La visione degli altri è a sua volta marcata da un sospetto e sfiducia, così vige il risentimento di non essere stati considerati nelle proprie vesti di “esseri speciali”.

Il narcisismo è stimato essere all’1% della popolazione, tendenzialmente occidentale di sesso maschile. È necessario svolgere anche una riflessione di carattere sociale in merito a questa preponderanza: i presupposti di virilità e di competizione destano numerose complicazioni per gli uomini di oggi, proprio perché vi è uno stereotipo ideale al quale aderire. L’uomo occidentale è costretto a mascherare le proprie emozioni per non essere considerato debole ed “effemminato”.

Il narcisismo altro non è che il frutto di una società maschilista che miete vittime in entrambi i sessi.

La negazione di questo disturbo, definito egosintonico, rientra in quella dinamica per cui assoggettarsi a una condizione è da deboli, pertanto è difficile che si ammetta di soffrirne. Il percorso di accettazione rispetto a un disturbo è complesso, verrà quindi trattato in un altro articolo.

La terapia possibile varia: si può parlare di terapia cognitivo comportamentale, schema therapy e terapia metacognitiva comportamentale, tutte volte alla ricostituzione del sé e delle relazioni interpersonali. Lo scopo principale è quello di rendere il paziente consapevole delle proprie dinamiche, per quanto sia difficile ammetterle, ed educarlo a riconoscere le proprie emozioni senza filtri di difesa, ovviamente con la dovuta cautela e calma.

Per quanto riguarda l’uso di farmaci nei disturbi di personalità, si può dire che possano servire solo nel momento in cui si deve tutelare il paziente da alcune manifestazioni a rischio.
I soggetti affetti da questo disturbo infatti presentano stati depressivi, ipocondria e attacchi d’ansia. Ma non c’è soluzione, se non la terapia di parola, per quanto riguarda la struttura della personalità, che non può essere modificata attraverso l’uso farmacologico.
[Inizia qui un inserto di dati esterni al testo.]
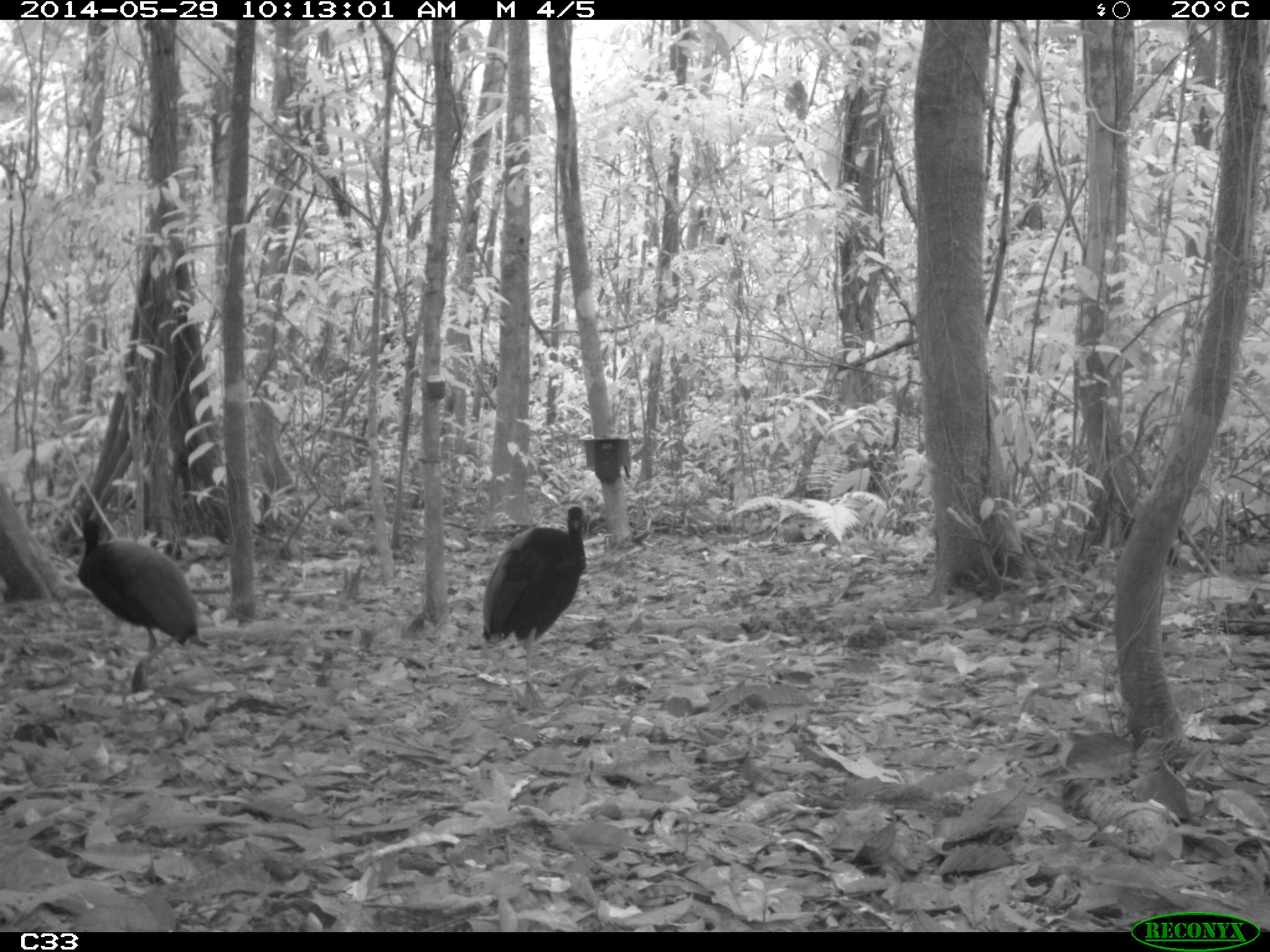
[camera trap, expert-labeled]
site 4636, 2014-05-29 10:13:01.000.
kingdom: Animalia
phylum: Chordata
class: Aves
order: Gruiformes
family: Psophiidae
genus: Psophia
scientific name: Psophia crepitans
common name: gray-winged trumpeter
Psophia crepitans (gray-winged trumpeter), count 5, age adult.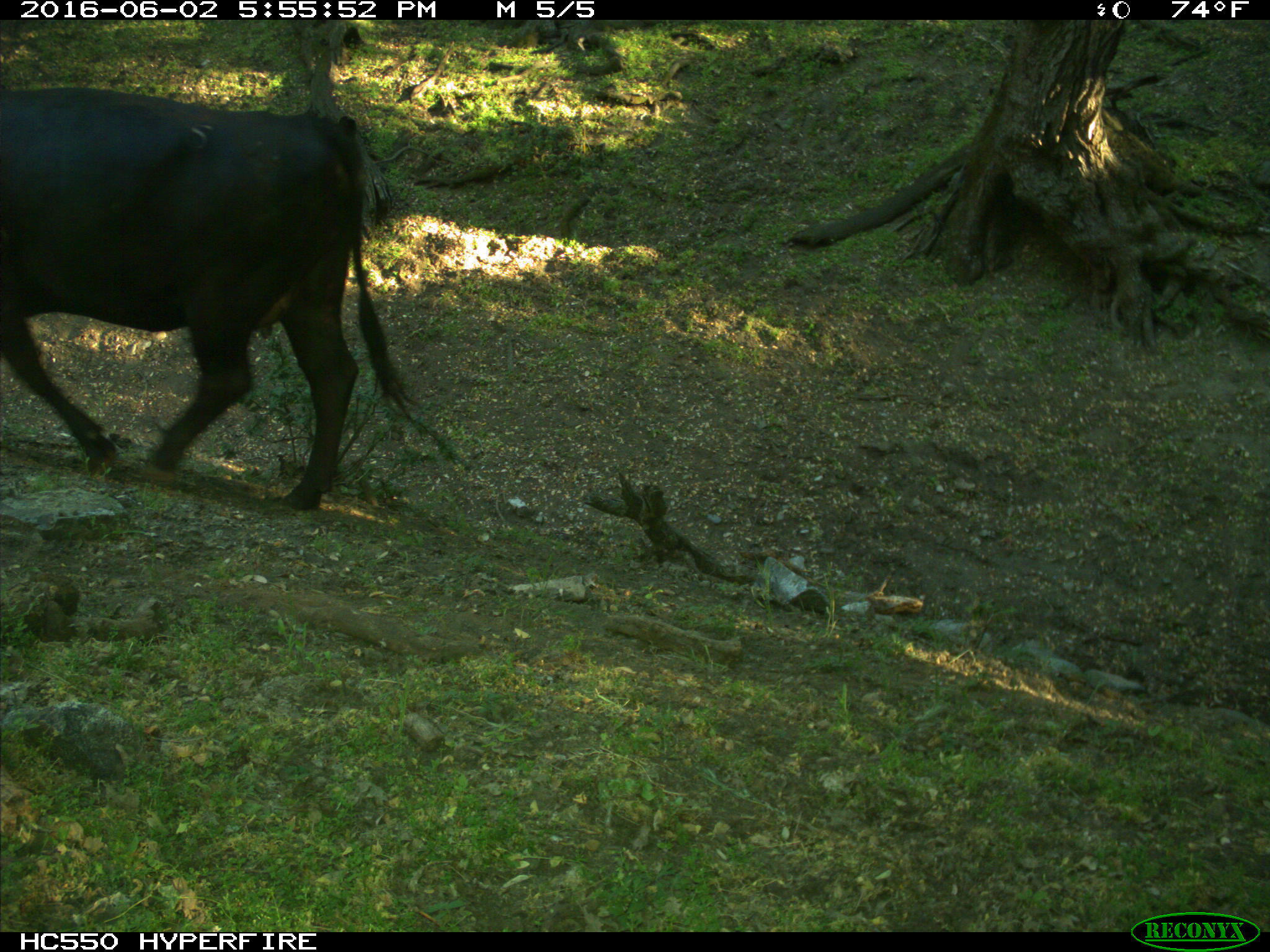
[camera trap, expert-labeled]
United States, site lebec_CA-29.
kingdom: Animalia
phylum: Chordata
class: Mammalia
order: Artiodactyla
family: Bovidae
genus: Bos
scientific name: Bos taurus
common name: domestic cow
Bos taurus (domestic cow).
Il narcisismo è una patologia psichiatrica come le altre, non deve essere demonizzata e, come tutti i disturbi di personalità, non si deve identificare l’individuo con il proprio disturbo. Si tratta di una disfunzione della personalità nei termini di relazioni con gli altri e, soprattutto, con se stessi, non si tratta di carattere o indole.

Come anche occorre non confondere la vanità con un sintomo: patologizzare le persone che ci circondano è rischioso e, a sua volta, presuntuoso. La diagnosi deve essere fatta da specialisti nel settore, come in qualsiasi altra patologia.

Il termine narcisista è abusato, ma in psicologia clinica indica uno stato di sofferenza, non l’essere “cattive” persone. In terapia non vi è giudizio sul paziente, vi è solo analisi e tentativo di risoluzione.

C’è una soluzione alle ombre della mente, occorre credere che i professionisti del settore siano competenti e capaci di aprirci una finestra sulla nostra psiche, spesso così insidiosa e subdola.